Les changements de rôle entre le maître et le valet, le valet qui répète ridiculement les paroles du maître, ou encore le valet qui ne suit pas les ordres et en détourne le sens, sont évidemment destinés à rappeler les conditions souvent injustes de la domesticité de l'époque en y ajoutant une déférence provocante.
Ainsi, dans le Il Convitato di pietra
de Biancolelli, au début de l'acte II, Arlequin signale : Je me mets à côté de Pantalon, et à chaque fois qu'il me regarde, je lui fais une profonde révérence.

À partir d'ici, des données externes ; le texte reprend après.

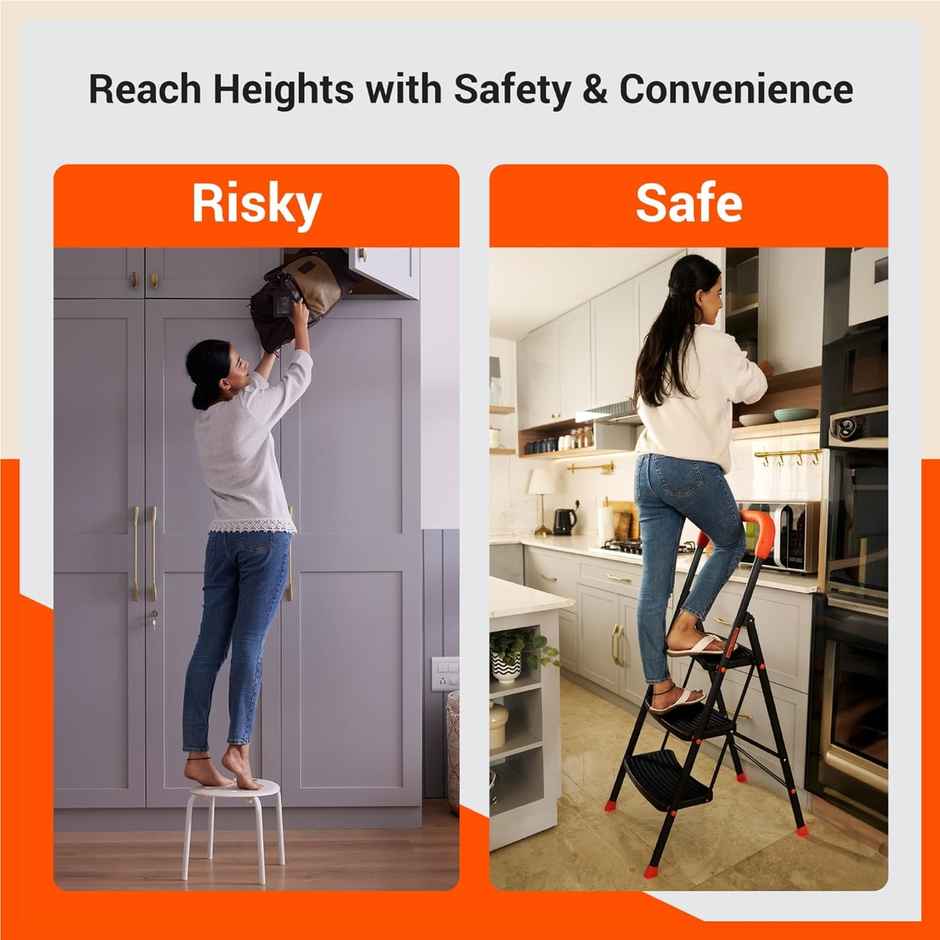Bathla 2-Step Steel Ladder | Safety Hand Grip, Wide Anti-Slip Steps | Ascend | Orange & Black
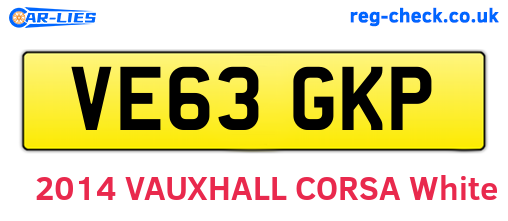VE63GKP are the vehicle registration plates.
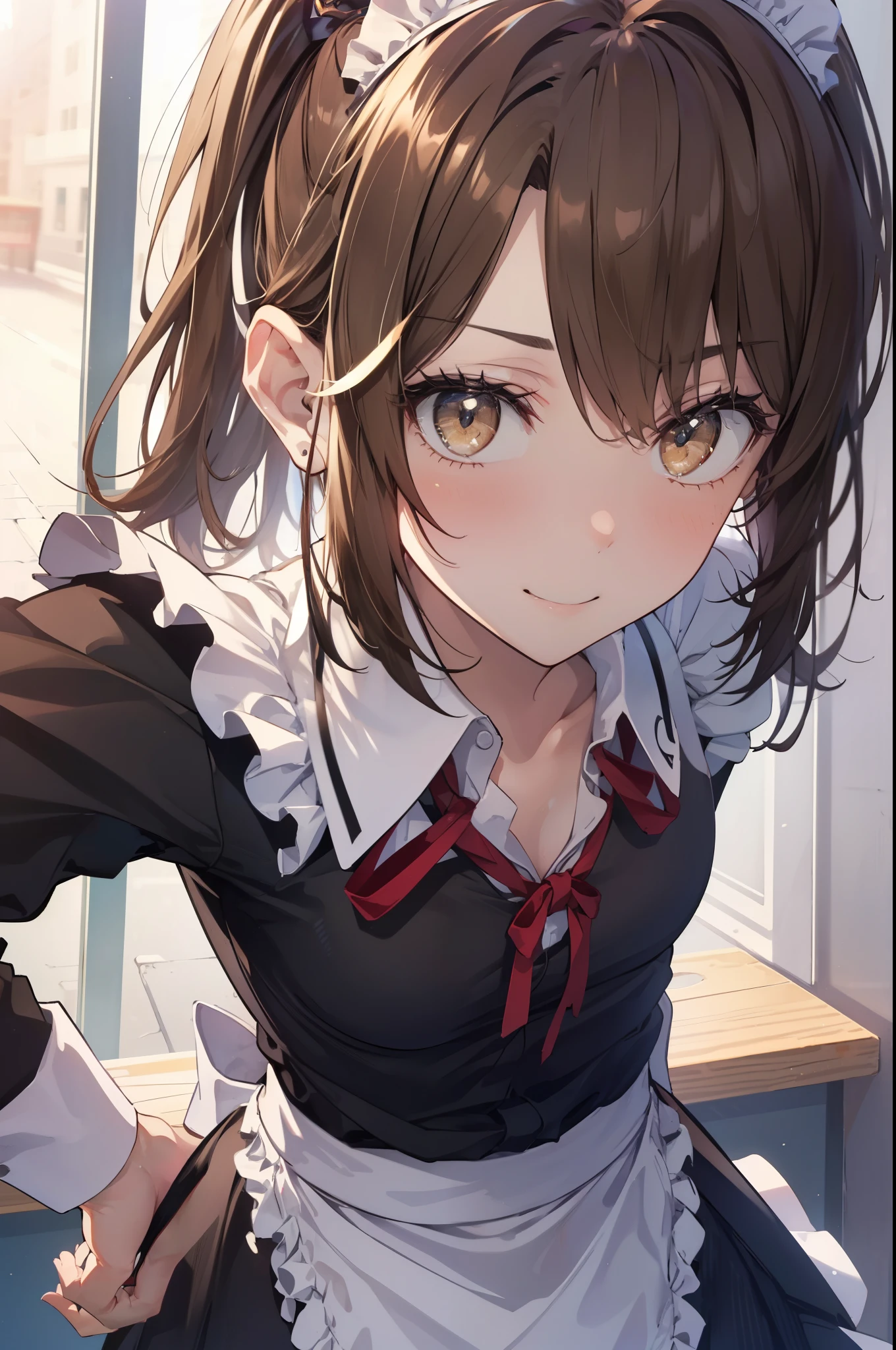 irohaisshiki, iroha isshiki, 長いhair,low ponytail, 薄い茶hair, (brown eyes:1.5), open your mouth,smile,skirtリフト, maid headドレス,cloth, hair, skirt,  maid,He is threatening with one hand on his hip..,
break indoors, apartment living,
break looking at viewer, (cowboy shot:1. 5)、break (masterpiece:1.2), highest quality, High resolution, unity 8k wallpaper, (shape:0.8), (fine and beautiful eyes:1.6), highly detailed face, perfect lighting, Very detailed CG, (perfect hands, perfect anatomy),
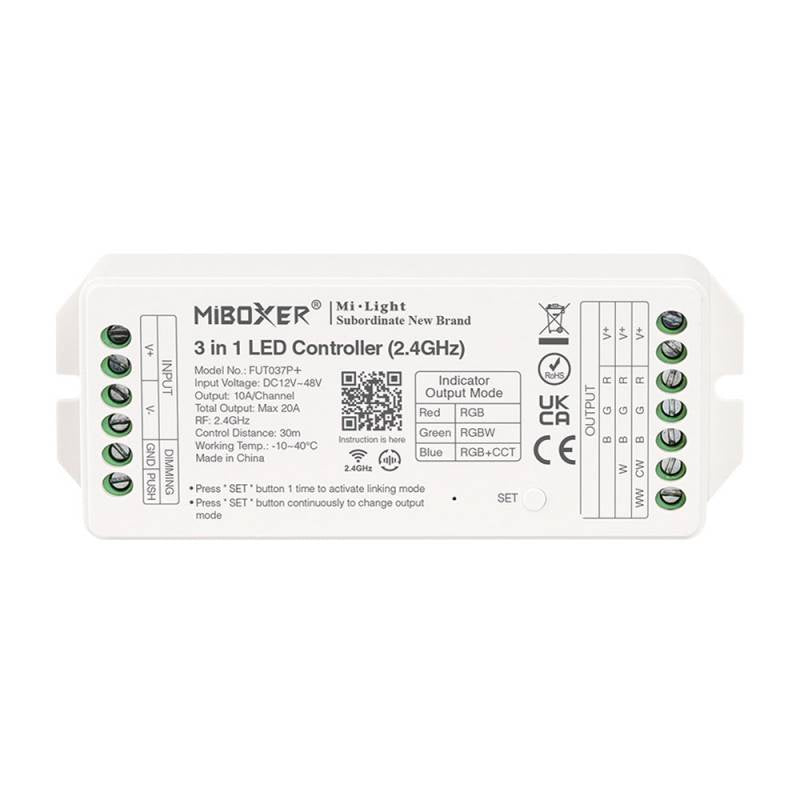 Controlador 3 en 1, controla tiras RGB / RGBW o RGB+CCT con el mismo controlador. Hasta 4 zonas diferentes de tiras led con una potencia de 20A (10A por canal). Con auto-transmisión entre los demás controladores con lo que se consiguen distancias sin límites y compatible con una amplia gama de mandos a distancia RF de mano, pared, APP, Wifi, Amazon Alexa y Google Assistant. Compatible con transmisor DMX. Con salida DC12-48V, 20A.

Ce lazzo répété plusieurs fois l'impatiente ; il passe de l'autre côté, j'y passe aussi et je recommence le lazzo.
   
Sans compter ceux qui se réfèrent à la nourriture et se font l'écho d'une l'Italie alors en pleine crise économique.
Ils illustrent, par le rire, ce qu'une partie de la population vit de manière dramatique. À l'acte II de la même pièce, Arlequin dit : Dans le repas, au commencement, je viens dire que le feu a pris dans la cuisine. Don Juan et tous les valets y courent. Pendant ce temps-là, je me mets à table et je mange goulûment.

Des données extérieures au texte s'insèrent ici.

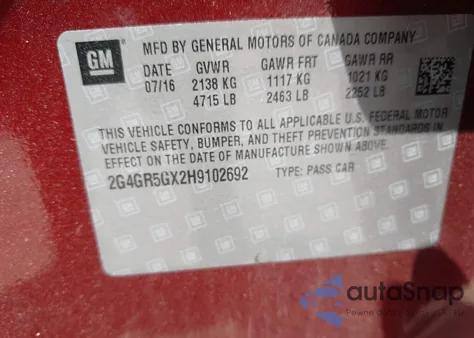 2017 Buick Regal Turbo Premium Ii из США, поврежденный, VIN 2G4GR5GX2H9102692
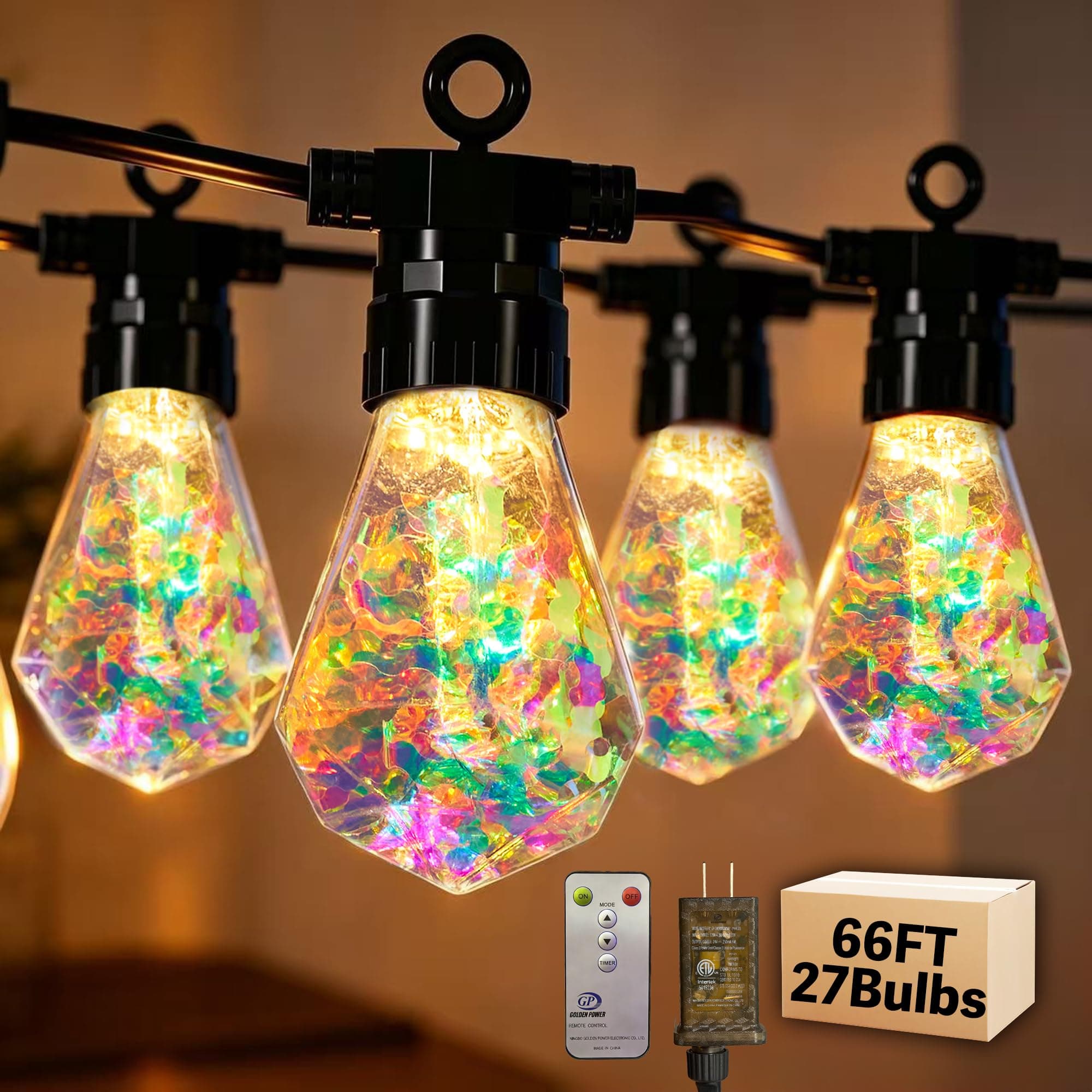 BYIZO Outdoor String LED Patio Lights ZX-66FT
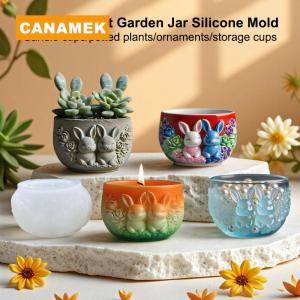 【CANAMEK】 Lovely Bunny Flower Pattern Silicone Mold Candle Aromatherapy Cup Flower Pot Gypsum Mold DIY Craft Moulds Reusable Handmade Tool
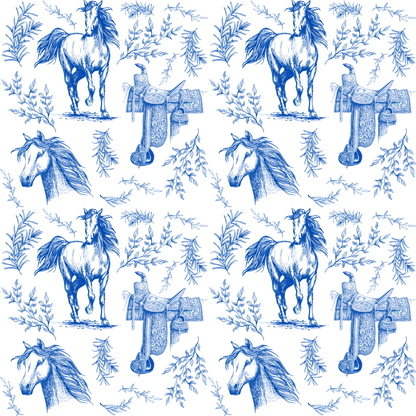 Elegant Horse Toile De Jouy Gift Wrap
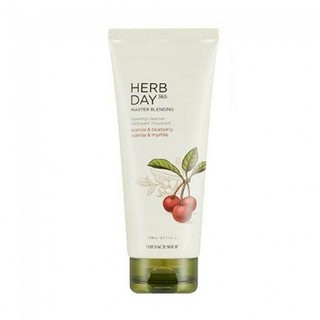 THE FACE SHOP HERB DAY 365 MASTER BLENDING FACIAL FOAMING CLEANSER ACEROLA & BLUEBERRY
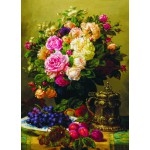 Gold-Puzzle-60904 Jean-Baptiste Robie : Still Life with Roses, Grapes and Plums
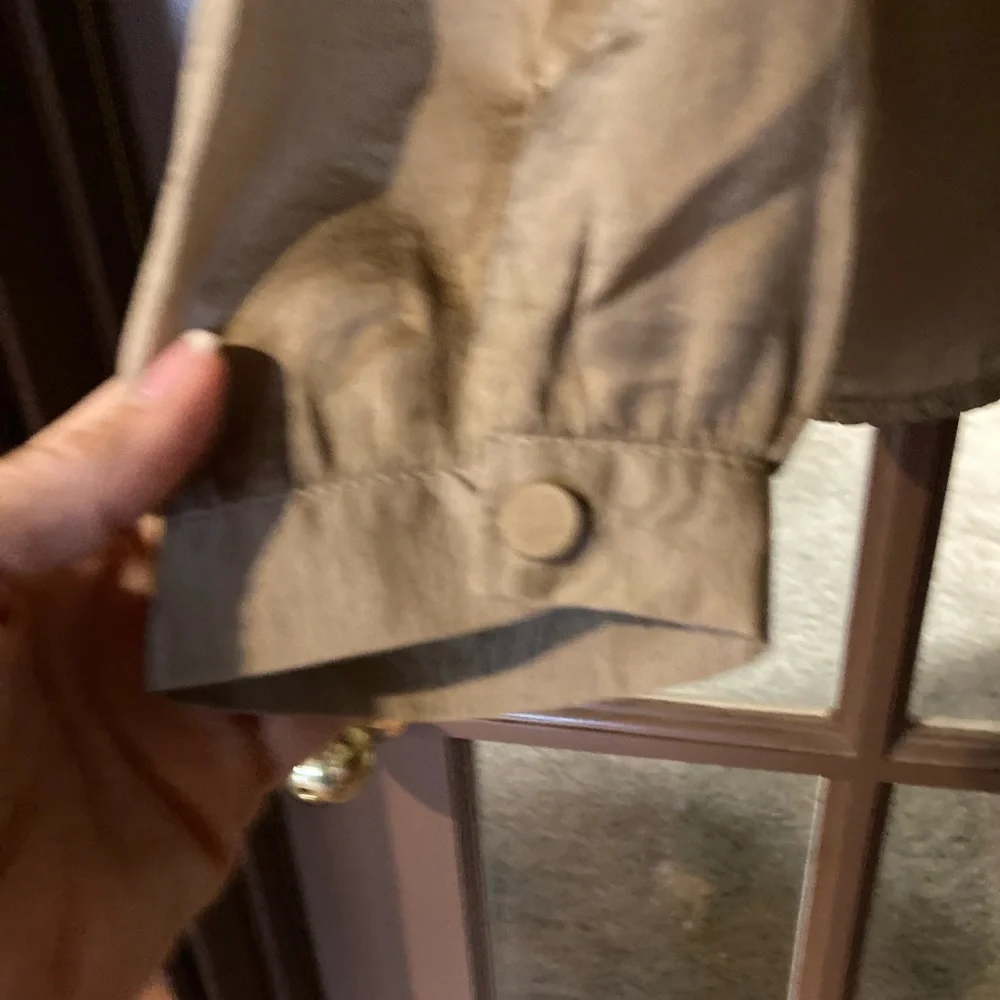 Glam Long Sleeve Tiered Button Down Taupe Small - Picture 2 of 5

Le nombre de lazzi est incalculable et ne sont répertoriés aujourd'hui que ceux qui ont survécus grâce à des images et des croquis ou par les faibles indications des canevas.
Il est certain que ces lazzi, présentés par les comédiens italiens à Paris, ont fortement inspiré le théâtre classique français du XVIIe siècle.
Les valets des comédies de cette époque ont tous empruntés à la personnalité des “ zanni ” de la Commedia dell'Arte et leur comportement scénique autant que leur personnalité ont dérivé de ces “ jeux de scène ”. Ces derniers se sont alors intégrés au scénario, sont devenus plus précis et moins extravagants, mais ils trouvent leur origine dans ces pitreries italiennes si impertinentes.
Lazzo du Shampoing
 
Dans les versions françaises de Don Juan, qu'il s'agisse de celle de Dorimon, de Villiers ou de celle de Molière, de nombreuses attitudes des valets Philipin, Briguelle ou Sganarelle trouvent leur origine dans tel ou tel lazzo. Ainsi, l'échange de costume du valet et du maître,
le valet qui se déguise en médecin, les répétitions d'exclamations de frayeur ou de mises en garde, le valet et le maître qui ne se reconnaissent pas de nuit, sont autant d'inventions de la Commedia dell'Arte.
Molière a été formé par un comédien qui jouait le rôle de Scaramouche et il a pu étudier la portée comique et sociale des lazzi. Adaptés à la culture française, ils lui ont permis de traiter ses comédies de mœurs avec un mélange de légèreté et d'audace qui pouvait ainsi amuser d'abord et faire réfléchir ensuite.